Snow To Continue Through Evening

Premium subscribers have been made aware of recent forecasts for the upcoming storm and have had access to forecast school implications.  Below is the latest version of the freely available forecast:

First, as you can clearly see here, light snow is overspreading the region, with more along the coast thus far than inland.  Snow will become more widespread through the coming hours, as it started slightly earlier than most model guidance had expected but is in line with my updated timings yesterday afternoon.  It now looks like the heaviest snow could be moving in as soon as 4 PM and will continue through around midnight tonight, but I don’t see much more snow falling after midnight.

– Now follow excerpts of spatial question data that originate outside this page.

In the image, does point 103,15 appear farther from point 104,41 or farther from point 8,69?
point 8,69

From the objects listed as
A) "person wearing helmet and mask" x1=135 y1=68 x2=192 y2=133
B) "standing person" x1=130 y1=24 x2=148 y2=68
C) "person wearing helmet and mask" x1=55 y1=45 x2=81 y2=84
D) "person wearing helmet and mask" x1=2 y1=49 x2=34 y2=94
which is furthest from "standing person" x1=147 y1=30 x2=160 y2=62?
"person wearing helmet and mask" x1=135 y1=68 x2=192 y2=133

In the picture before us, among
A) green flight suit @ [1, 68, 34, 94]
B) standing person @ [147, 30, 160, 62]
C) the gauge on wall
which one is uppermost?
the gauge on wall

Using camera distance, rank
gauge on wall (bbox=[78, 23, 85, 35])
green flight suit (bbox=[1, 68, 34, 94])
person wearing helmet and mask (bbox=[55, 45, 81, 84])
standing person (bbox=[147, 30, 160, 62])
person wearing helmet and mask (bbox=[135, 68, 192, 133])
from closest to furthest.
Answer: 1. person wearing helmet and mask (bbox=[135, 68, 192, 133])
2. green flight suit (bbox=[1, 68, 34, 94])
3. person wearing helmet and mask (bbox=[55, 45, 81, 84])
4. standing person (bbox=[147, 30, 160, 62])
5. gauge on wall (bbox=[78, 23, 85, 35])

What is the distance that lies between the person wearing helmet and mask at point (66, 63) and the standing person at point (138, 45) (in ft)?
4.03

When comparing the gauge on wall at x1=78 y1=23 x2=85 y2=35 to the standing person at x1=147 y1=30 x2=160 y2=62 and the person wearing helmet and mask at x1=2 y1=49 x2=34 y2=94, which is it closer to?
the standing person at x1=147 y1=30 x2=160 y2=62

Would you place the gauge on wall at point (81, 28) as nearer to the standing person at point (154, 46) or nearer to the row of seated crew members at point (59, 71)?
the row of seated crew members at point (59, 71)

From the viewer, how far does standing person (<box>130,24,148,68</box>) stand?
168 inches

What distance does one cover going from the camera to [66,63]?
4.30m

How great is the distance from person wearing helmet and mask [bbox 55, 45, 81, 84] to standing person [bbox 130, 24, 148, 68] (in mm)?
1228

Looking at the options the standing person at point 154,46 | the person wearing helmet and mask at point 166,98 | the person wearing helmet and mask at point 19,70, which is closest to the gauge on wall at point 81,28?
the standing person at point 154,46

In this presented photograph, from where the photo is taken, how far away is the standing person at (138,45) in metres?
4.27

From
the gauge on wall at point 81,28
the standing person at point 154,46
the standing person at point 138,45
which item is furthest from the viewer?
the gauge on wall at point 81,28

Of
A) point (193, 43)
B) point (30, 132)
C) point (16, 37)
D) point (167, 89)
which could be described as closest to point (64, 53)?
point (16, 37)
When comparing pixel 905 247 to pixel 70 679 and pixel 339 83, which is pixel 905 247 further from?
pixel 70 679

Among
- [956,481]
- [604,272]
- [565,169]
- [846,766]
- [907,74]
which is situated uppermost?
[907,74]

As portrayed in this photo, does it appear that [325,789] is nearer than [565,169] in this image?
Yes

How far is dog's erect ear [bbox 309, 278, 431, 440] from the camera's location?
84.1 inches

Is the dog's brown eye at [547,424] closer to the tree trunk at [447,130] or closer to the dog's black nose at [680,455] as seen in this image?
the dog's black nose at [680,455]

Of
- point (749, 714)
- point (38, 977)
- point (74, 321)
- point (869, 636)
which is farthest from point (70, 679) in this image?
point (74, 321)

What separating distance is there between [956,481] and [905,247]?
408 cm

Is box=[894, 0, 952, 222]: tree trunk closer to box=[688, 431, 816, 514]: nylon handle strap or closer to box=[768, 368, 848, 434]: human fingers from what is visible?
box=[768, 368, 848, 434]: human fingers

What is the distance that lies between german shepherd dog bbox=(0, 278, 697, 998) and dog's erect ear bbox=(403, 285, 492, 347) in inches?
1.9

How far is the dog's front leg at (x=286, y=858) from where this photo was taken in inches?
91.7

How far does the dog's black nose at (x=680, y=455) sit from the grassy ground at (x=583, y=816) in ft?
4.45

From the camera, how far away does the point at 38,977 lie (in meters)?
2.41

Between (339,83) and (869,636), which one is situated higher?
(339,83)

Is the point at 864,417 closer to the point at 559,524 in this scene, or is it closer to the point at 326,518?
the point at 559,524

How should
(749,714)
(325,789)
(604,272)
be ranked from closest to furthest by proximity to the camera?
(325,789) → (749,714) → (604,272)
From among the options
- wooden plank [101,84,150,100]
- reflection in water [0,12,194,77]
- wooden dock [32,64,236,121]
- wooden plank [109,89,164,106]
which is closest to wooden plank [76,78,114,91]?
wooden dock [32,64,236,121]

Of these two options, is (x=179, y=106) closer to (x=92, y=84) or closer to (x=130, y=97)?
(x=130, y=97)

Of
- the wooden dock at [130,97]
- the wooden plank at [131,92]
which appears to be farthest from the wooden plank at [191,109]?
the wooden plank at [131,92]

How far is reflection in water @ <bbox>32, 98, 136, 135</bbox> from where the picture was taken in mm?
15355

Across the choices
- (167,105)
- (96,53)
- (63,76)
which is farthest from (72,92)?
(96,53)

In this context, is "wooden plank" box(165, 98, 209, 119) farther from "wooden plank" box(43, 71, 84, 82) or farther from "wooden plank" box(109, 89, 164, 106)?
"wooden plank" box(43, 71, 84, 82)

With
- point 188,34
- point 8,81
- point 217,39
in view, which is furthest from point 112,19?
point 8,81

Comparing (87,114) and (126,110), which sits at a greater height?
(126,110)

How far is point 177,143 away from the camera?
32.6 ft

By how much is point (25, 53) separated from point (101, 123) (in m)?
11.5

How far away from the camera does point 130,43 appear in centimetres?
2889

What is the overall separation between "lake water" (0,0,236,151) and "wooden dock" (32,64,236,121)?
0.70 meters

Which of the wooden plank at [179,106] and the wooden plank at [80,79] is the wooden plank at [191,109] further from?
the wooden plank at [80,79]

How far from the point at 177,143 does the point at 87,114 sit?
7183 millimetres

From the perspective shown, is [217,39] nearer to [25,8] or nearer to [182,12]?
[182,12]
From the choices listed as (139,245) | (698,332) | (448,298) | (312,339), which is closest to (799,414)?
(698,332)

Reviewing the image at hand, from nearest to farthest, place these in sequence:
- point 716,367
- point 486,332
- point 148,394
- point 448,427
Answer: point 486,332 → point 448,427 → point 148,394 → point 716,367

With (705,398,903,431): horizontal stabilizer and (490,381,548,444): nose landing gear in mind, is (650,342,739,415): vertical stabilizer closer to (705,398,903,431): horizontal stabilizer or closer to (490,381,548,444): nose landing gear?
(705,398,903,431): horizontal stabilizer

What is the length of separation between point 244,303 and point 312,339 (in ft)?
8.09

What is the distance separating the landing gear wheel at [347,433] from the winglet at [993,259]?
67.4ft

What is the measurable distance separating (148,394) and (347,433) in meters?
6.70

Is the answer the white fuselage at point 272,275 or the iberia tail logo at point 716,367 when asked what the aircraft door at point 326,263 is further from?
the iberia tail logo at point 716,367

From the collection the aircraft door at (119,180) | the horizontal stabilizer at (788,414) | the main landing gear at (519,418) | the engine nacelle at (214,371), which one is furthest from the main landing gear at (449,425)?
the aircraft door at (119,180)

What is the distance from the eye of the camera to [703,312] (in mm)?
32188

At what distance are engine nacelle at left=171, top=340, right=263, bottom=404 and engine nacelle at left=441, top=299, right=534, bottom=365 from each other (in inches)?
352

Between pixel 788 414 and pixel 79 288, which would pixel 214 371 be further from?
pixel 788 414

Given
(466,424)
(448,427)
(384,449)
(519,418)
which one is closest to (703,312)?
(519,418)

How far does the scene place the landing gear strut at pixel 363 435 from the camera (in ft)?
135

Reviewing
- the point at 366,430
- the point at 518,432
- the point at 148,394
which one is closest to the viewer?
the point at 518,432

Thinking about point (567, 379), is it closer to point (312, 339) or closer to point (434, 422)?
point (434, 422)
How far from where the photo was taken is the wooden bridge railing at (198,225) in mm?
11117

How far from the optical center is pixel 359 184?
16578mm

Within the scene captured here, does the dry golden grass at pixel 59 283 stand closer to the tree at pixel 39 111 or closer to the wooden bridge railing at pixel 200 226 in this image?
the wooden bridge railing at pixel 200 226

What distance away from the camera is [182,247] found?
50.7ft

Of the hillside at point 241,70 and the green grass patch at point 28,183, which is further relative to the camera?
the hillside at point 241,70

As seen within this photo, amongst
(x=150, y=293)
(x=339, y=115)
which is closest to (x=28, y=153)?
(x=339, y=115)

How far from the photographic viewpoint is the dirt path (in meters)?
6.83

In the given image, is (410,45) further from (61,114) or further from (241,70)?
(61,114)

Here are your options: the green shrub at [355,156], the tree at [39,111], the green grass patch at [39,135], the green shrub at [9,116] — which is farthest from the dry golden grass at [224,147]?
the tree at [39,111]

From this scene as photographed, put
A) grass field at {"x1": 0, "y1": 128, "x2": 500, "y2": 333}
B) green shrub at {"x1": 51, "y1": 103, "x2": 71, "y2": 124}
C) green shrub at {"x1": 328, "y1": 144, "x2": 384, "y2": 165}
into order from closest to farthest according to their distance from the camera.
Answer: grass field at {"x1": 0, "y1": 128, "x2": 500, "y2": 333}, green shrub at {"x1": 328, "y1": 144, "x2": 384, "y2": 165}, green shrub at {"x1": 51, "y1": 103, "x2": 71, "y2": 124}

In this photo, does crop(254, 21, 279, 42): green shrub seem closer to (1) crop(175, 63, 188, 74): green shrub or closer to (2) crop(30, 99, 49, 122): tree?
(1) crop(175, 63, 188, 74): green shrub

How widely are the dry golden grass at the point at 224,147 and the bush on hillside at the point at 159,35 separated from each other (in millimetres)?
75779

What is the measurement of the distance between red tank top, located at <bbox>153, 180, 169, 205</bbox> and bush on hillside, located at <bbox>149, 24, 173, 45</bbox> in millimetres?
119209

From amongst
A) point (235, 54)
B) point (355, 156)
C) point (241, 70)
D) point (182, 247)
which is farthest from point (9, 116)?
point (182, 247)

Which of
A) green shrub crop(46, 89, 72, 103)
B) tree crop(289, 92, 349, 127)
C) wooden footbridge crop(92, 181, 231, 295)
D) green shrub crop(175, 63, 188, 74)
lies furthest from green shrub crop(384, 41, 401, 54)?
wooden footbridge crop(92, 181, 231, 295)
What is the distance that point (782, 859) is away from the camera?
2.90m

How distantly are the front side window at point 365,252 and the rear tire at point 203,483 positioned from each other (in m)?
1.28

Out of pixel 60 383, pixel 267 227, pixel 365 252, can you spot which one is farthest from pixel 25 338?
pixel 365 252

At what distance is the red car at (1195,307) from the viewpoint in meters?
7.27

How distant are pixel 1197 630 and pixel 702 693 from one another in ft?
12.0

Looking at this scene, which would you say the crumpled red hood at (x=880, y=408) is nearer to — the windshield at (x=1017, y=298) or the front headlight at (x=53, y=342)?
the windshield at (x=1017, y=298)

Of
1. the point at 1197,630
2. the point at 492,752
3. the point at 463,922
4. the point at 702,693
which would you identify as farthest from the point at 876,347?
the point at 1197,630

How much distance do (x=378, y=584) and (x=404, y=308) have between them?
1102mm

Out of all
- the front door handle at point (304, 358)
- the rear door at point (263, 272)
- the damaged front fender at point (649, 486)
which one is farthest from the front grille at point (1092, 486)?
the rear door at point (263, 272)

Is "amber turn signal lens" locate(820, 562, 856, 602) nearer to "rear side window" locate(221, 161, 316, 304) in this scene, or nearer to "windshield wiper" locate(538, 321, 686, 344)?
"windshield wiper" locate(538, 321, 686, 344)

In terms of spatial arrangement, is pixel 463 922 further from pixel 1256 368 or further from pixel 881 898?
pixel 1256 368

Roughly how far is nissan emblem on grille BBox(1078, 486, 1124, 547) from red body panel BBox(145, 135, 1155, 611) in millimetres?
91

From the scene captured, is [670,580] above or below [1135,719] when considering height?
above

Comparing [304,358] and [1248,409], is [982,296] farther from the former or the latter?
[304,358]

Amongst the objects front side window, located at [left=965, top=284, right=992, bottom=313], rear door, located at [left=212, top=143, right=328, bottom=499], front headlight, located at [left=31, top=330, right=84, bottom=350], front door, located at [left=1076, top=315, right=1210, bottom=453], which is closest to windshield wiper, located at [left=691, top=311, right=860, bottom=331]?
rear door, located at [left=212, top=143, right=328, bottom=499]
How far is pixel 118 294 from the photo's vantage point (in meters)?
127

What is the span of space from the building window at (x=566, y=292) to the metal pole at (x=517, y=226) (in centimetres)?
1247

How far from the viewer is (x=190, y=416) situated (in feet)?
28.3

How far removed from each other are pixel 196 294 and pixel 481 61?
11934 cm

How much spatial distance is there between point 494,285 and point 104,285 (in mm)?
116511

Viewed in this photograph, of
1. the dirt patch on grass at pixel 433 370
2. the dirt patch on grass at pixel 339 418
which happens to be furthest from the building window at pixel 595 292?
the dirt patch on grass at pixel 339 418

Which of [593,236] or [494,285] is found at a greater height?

Sadly, the majority of weather model guidance is actually down at this time, so I can not access the HD ARW/NMM/NAM or RAP/HRRR extreme short-range guidance.  The majority of NCEP servers look to have somehow been hit hard and taken offline.  Accordingly, I don’t have a lot of weather guidance to share with you.  You can see from 1 to 4 PM the NAM has steady snow continuing across the region here before picking up a little more through 7 PM here.  Light snow then sticks around through about 1 AM here, with the model printing out accumulations of 6-7 inches widespread across the region.  It has trended significantly colder, showing only Westchester County turning over to freezing rain with SWCT remaining snow throughout, which is more in line with what I was expecting as the trend this winter is for storms to push further southeast as they approach.  Most models don’t show any freezing rain into Westchester County, and though we could briefly see a mix even into SWCT I doubt it will be sustained and really cut into accumulations.  You can see that the RGEM, which I have found most reliable this year, shows here widespread accumulations in the 4-5 inch range across most of SWCT with isolated amounts approaching 6 inches, in line with the forecast.  So I really think that snowfall amounts will end up in the narrow 4-6 inch range with maybe even a little more than 6 inches in spots, but that if there is any mixing with freezing rain, likely in southern Westchester County, that is where we could see accumulations limited to the 3-4 inch range.  Overall, the range of 3-6 inches of snow remains widespread as these models continue to support it.